#### [TRECHO DA FONTE]
Um senador, sua amante e uma filha. o enredo dessa história tem por trás os ingredientes clássicos de uma chantagem que vinha se desenhando há anos. Documentos bancários e as gravações dos diálogos íntimos de Mônica Veloso e Renan Calheiros, obtidos por Istoé, ajudam a elucidar a trama dessa novelaPor RUDOLFO LAGO
“Preciso abrir a boca pra esse filho existir”
A reação de Verônica
No domingo 27, o presidente do Senado, Renan Calheiros (PMDB-AL), passou boa parte do tempo consultando o livro História viva, da senadora americana Hillary Clinton, mulher do ex-presidente Bill Clinton. Renan preparava o discurso que teria de fazer no dia seguinte para se defender da acusação de que poderia estar usando dinheiro da empreiteira Mendes Júnior para pagar pensão à jornalista Mônica Veloso, com quem teve uma filha. No dia seguinte, ao se defender no plenário, diante do olhar da mulher com quem está casado há 30 anos, Verônica Calheiros (leia entrevista à pág. 35), ele seria o centro das atenções no País. Enquanto juntava os documentos que comprovariam que pagara pensão com recursos próprios, Renan se inspirava com o livro em que Hillary Clinton conta a sua versão do drama semelhante. “Foi humilhante eu, da presidência do Senado, ter que confessar um pecado”, desabafou Renan a ISTOÉ.
MÔNICA
O presidente do Senado evita admitir que possa ter sido vítima de chantagem por parte de Mônica Veloso. “Eu não falo mal dela”, diz. “Ela é mãe de uma filha minha. E eu vou fazer de tudo para proteger a minha filha.” O que, porém, foi revelado ao longo da semana sobre a sua relação com a jornalista está muito próximo do “ato de extorquir dinheiro, favores ou vantagens de alguém sob ameaça de revelações escandalosas ou secretas”. Essa é a definição de chantagem no Dicionário Aurélio.

#### [LINHAS FORNECIDAS]
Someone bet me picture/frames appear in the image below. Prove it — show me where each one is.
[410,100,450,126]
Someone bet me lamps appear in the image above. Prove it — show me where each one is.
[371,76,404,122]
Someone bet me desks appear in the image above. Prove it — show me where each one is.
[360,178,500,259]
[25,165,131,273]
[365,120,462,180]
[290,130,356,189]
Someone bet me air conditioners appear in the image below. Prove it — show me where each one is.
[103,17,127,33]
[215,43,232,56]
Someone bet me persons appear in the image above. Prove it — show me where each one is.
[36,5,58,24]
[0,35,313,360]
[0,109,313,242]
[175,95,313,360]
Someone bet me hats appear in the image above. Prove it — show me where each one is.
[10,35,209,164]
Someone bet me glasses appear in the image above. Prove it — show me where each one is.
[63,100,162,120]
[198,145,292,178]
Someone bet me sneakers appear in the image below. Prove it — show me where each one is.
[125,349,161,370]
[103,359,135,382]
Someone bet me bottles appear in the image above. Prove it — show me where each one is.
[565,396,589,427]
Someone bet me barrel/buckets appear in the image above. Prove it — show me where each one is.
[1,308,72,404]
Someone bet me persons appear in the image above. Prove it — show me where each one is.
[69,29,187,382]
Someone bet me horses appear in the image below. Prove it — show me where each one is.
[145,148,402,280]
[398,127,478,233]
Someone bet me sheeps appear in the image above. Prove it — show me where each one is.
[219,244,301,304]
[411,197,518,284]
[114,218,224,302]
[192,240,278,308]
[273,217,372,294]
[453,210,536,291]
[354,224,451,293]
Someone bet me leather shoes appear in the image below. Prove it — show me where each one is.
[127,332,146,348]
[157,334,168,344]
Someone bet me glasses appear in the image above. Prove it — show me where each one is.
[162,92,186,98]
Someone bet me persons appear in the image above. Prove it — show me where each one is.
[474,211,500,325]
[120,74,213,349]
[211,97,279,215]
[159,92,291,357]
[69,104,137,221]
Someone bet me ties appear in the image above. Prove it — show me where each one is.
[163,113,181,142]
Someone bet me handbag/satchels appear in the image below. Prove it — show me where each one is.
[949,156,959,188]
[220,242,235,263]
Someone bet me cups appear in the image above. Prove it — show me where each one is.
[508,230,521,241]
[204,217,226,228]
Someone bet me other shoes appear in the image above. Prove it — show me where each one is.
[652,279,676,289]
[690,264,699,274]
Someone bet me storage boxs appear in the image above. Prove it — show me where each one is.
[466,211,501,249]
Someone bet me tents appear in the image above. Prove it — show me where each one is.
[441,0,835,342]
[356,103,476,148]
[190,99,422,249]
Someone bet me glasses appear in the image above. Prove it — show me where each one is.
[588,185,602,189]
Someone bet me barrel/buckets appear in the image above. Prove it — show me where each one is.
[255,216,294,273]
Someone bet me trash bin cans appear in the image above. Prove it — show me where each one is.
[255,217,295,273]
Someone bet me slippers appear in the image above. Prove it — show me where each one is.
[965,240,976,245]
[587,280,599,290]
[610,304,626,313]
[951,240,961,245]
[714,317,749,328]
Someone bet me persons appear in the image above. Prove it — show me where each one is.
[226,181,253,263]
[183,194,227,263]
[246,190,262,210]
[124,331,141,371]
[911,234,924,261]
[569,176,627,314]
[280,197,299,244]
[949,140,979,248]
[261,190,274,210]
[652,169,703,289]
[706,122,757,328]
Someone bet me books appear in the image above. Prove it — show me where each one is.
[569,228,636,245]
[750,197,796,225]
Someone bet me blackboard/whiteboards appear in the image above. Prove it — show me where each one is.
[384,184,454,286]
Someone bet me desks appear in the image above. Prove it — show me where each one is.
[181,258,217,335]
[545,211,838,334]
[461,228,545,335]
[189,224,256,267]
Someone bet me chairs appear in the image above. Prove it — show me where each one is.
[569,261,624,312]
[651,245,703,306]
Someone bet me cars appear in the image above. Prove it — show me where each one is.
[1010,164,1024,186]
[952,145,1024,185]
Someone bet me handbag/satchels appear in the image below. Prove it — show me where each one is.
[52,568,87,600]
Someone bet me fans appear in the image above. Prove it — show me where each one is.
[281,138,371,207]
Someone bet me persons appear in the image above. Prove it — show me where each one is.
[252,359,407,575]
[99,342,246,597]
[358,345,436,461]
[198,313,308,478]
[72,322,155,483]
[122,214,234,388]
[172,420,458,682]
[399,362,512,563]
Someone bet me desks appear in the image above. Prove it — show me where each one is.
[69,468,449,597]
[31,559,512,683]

#### [A TAREFA]
Dê sequência ao texto sobre Renan Calheiros e Mônica Veloso, começando logo após a última frase dele.

#### [RESULTADO DO EXERCÍCIO]
Desde 2003, quando Mônica engravidou, Renan tem negociado com ela formas de tentar manter a relação entre os dois – e a filha, fruto desse relacionamento – distante das páginas da imprensa. No mesmo período, Mônica gravou conversas íntimas, e notas insinuando o relacionamento saíram em colunas de jornal. A disputa entre Renan e Mônica acabou na 4ª Vara de Família de Brasília, no processo 2005.01.1.14933. Renan, então, pagava a Mônica uma pensão de R$ 3 mil, e ela queria aumentá-la para R$ 12 mil. No exato dia da audiência que ambos teriam perante o juiz, surgiu a denúncia de que a pensão e outras despesas de Mônica seriam pagas pela Mendes Júnior, através do lobista da empreiteira, Cláudio Gontijo.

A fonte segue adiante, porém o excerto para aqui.